The savings-rate revisions, released Tuesday, were also incorporated in the Commerce Department's latest economic snapshot.
On Friday, the agency said the nation's gross domestic product grew at an annual pace of 3.4 percent in the second quarter. Because personal spending was lower than previously reported, the growth of GDP was revised downward for the years 2003 through 2006. Economic growth averaged 3.2 percent during those years, down from 3.5 percent in previously published estimates.
Weaker growth then may mean stronger growth now, some economists say. Since consumers weren't quite as profligate as believed, they could have more staying power in the months ahead.
"The overall stress on consumer spending is not nearly as severe as the previous data indicated," economist Charles McMillion of MBG Information Services writes in a commentary on the data. Still, that stress remains significant, he says.
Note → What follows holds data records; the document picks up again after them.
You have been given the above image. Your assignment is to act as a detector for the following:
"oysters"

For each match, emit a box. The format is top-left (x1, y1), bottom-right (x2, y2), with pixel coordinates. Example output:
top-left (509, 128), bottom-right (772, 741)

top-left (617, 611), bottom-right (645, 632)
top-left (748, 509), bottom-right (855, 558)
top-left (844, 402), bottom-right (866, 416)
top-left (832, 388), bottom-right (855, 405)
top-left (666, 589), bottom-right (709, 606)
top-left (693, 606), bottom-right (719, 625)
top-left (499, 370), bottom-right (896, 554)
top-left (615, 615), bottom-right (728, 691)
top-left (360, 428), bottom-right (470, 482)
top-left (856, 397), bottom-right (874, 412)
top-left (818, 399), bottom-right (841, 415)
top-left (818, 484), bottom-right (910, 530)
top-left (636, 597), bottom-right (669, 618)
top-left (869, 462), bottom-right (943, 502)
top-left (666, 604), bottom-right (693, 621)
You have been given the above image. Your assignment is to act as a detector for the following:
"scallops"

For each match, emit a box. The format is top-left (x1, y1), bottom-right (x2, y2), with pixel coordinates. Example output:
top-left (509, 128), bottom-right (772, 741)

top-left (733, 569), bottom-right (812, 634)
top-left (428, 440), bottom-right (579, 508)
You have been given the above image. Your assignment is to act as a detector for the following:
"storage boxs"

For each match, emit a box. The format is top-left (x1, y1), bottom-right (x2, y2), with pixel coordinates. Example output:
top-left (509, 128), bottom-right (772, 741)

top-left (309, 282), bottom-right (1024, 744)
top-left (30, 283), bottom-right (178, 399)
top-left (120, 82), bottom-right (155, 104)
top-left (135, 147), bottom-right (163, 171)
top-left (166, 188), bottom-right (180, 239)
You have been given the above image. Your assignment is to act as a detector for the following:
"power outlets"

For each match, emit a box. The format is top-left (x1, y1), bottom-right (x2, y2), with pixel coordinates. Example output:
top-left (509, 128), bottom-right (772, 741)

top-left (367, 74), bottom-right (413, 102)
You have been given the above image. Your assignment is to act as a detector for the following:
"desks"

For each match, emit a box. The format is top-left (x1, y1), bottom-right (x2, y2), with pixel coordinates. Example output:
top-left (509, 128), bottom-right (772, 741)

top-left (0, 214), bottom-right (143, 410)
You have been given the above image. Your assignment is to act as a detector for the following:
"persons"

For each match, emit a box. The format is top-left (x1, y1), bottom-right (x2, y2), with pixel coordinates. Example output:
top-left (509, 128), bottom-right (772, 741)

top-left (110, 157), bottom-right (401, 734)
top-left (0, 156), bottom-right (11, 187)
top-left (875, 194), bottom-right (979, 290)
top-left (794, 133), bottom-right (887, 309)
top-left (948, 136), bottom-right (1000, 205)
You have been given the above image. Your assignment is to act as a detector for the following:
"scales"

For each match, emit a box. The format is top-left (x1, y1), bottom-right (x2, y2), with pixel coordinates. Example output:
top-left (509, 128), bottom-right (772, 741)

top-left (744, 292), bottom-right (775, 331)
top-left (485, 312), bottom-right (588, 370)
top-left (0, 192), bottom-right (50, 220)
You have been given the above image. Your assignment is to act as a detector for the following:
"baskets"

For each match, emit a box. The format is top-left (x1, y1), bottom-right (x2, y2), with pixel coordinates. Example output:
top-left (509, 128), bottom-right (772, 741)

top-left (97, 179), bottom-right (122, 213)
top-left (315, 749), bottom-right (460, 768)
Rising costs for things like healthcare and energy are devouring pay hikes for many workers. Mortgage payments are resetting upward for many people with adjustable-rate loans. And in recent years, easy lending conditions have prodded people to bid up home prices – sometimes because families are stretching to live in better school districts for their kids.
These conditions help explain why the savings rate, even now, is historically low.
"It's still really the lowest it's been since the early 1930s," Mr. McMillion says in an interview. "The average person is having to borrow just to get by."
In the new Commerce Department figures, personal income for the nation was revised up by 0.6 percent ($62 billion) for 2005 and by 0.8 percent ($92 billion) for 2006. That helped push the personal savings rate to a positive 0.5 percent of disposable income for 2005 (versus a previously reported minus 0.4 percent), and a positive 0.4 percent for 2006 (versus minus 1 percent before).
But the savings rate remains far below historic norms, and below rates in other advanced economies .
Also troubling, McMillion says, is that much of the upward revision in personal income stemmed from greater interest and dividend income, not wages. That suggests that the savings picture has improved mainly for the best-off Americans, those with substantial financial assets.
"It's amazing how highly leveraged middle-class and upper middle-class households have become," he says. Many lower-income households live with no savings to cushion them from bankruptcy.
It is unclear whether other nations, such as China, will continue to be net lenders to the US. Some economists say such lending has helped to keep American interest rates low.
"The US is going to become an even bigger exporter than it is today," Kasriel predicts. "We owe the rest of the world a lot, and they're going to start collecting."